* WHAT THE EXERCISE ASKS
What follows is a listing; give it again exactly, in its entirety.

____ GIVEN INFORMATION

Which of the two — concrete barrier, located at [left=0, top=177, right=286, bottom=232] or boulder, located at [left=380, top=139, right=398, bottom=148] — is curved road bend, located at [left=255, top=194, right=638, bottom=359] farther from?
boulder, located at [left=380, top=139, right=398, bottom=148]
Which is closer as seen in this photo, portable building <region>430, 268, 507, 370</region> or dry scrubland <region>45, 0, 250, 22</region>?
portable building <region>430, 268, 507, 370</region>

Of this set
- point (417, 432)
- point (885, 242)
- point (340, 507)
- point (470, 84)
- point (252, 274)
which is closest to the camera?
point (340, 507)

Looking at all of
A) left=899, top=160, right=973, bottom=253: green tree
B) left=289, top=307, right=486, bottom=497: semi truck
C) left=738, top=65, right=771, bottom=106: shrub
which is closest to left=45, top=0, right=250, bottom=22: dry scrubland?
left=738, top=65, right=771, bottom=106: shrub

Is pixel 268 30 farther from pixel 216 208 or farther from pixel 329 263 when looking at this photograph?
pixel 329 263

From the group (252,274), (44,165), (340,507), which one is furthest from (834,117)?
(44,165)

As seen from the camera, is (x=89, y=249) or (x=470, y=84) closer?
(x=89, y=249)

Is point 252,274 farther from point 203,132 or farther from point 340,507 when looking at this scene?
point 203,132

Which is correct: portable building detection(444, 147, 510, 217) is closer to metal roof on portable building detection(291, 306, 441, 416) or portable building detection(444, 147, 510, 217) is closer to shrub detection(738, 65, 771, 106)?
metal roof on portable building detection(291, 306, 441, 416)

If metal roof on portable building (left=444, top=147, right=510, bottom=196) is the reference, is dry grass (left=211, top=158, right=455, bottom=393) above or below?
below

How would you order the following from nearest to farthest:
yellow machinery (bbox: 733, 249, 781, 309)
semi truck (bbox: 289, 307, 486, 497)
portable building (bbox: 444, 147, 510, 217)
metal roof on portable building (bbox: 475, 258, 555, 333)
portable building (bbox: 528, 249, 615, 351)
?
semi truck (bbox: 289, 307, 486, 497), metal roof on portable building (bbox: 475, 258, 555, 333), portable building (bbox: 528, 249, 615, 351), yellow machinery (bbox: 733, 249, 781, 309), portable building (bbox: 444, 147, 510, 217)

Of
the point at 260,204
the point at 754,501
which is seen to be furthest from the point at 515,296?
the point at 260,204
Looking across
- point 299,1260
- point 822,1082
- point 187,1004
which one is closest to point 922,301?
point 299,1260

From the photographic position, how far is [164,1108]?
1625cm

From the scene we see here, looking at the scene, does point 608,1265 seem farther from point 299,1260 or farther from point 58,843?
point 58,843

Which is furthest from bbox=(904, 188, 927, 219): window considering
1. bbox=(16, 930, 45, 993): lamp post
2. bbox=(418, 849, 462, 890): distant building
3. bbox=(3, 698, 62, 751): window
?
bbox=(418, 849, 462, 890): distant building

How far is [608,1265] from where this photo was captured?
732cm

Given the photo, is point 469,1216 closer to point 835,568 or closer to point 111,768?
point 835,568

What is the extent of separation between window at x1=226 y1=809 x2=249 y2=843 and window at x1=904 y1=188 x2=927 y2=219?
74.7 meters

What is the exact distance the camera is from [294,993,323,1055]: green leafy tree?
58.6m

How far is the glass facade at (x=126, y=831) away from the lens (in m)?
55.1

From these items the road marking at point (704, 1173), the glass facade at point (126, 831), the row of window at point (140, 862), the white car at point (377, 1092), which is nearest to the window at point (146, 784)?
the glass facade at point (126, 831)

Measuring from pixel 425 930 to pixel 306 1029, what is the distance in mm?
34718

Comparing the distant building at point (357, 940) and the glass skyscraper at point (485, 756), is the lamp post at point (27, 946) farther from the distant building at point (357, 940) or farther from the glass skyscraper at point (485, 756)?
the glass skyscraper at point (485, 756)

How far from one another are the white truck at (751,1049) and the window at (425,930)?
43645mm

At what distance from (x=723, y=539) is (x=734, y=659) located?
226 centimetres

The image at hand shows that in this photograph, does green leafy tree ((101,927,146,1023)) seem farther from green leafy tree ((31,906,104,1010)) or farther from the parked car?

________

* COMPLETE RESPONSE
Which of the two — concrete barrier, located at [left=0, top=177, right=286, bottom=232] or boulder, located at [left=380, top=139, right=398, bottom=148] — is curved road bend, located at [left=255, top=194, right=638, bottom=359] farther from?
boulder, located at [left=380, top=139, right=398, bottom=148]
Which is closer as seen in this photo, portable building <region>430, 268, 507, 370</region> or dry scrubland <region>45, 0, 250, 22</region>?
portable building <region>430, 268, 507, 370</region>

Of this set
- point (417, 432)
- point (885, 242)
- point (340, 507)
- point (470, 84)
- point (252, 274)
which is closest to the camera?
point (340, 507)

Looking at all of
A) left=899, top=160, right=973, bottom=253: green tree
B) left=289, top=307, right=486, bottom=497: semi truck
C) left=738, top=65, right=771, bottom=106: shrub
which is closest to left=45, top=0, right=250, bottom=22: dry scrubland?
left=738, top=65, right=771, bottom=106: shrub

Is pixel 268 30 farther from pixel 216 208 or farther from pixel 329 263 when looking at this photograph?
pixel 329 263

From the group (252,274), (44,165), (340,507), which one is furthest from (834,117)?
(44,165)

As seen from the camera, is (x=89, y=249) or (x=470, y=84) closer?
(x=89, y=249)

Is point 252,274 farther from point 203,132 or farther from point 340,507 when looking at this scene?
point 203,132

Which is correct: portable building detection(444, 147, 510, 217) is closer to metal roof on portable building detection(291, 306, 441, 416) or portable building detection(444, 147, 510, 217) is closer to shrub detection(738, 65, 771, 106)?
metal roof on portable building detection(291, 306, 441, 416)

If metal roof on portable building (left=444, top=147, right=510, bottom=196) is the reference, is dry grass (left=211, top=158, right=455, bottom=393) above or below?
below

How would you order the following from nearest to farthest:
yellow machinery (bbox: 733, 249, 781, 309)
semi truck (bbox: 289, 307, 486, 497)
portable building (bbox: 444, 147, 510, 217)
metal roof on portable building (bbox: 475, 258, 555, 333)
portable building (bbox: 528, 249, 615, 351)
?
semi truck (bbox: 289, 307, 486, 497), metal roof on portable building (bbox: 475, 258, 555, 333), portable building (bbox: 528, 249, 615, 351), yellow machinery (bbox: 733, 249, 781, 309), portable building (bbox: 444, 147, 510, 217)

Of
the point at 260,204
the point at 754,501
which is seen to be furthest from the point at 515,296?
the point at 260,204
Looking across
- point 299,1260
- point 822,1082
- point 187,1004
which one is closest to point 922,301?
point 299,1260

From the photographic position, how far is [164,1108]?
1625cm

From the scene we see here, looking at the scene, does point 608,1265 seem farther from point 299,1260 or farther from point 58,843?
point 58,843

Which is furthest from bbox=(904, 188, 927, 219): window considering
1. bbox=(16, 930, 45, 993): lamp post
2. bbox=(418, 849, 462, 890): distant building
3. bbox=(3, 698, 62, 751): window
?
bbox=(418, 849, 462, 890): distant building

How far is [608,1265] from where this photo was captured?
732cm

Given the photo, is point 469,1216 closer to point 835,568 or closer to point 111,768?
point 835,568

What is the extent of separation between window at x1=226 y1=809 x2=249 y2=843 and window at x1=904 y1=188 x2=927 y2=219?
74.7 meters

What is the exact distance the camera is from [294,993,323,1055]: green leafy tree?
58.6m

How far is the glass facade at (x=126, y=831) away from the lens (in m)?
55.1

From these items the road marking at point (704, 1173), the glass facade at point (126, 831), the row of window at point (140, 862), the white car at point (377, 1092), which is nearest to the window at point (146, 784)?
the glass facade at point (126, 831)

Measuring from pixel 425 930 to pixel 306 1029, what is the distance in mm?
34718

Comparing the distant building at point (357, 940) and the glass skyscraper at point (485, 756), is the lamp post at point (27, 946) farther from the distant building at point (357, 940) or farther from the glass skyscraper at point (485, 756)?
the glass skyscraper at point (485, 756)

How far from one another are the white truck at (751,1049) and the window at (425,930)?
43645mm

At what distance from (x=723, y=539) is (x=734, y=659) located?
226 centimetres

The image at hand shows that in this photograph, does green leafy tree ((101,927,146,1023)) seem farther from green leafy tree ((31,906,104,1010)) or farther from the parked car?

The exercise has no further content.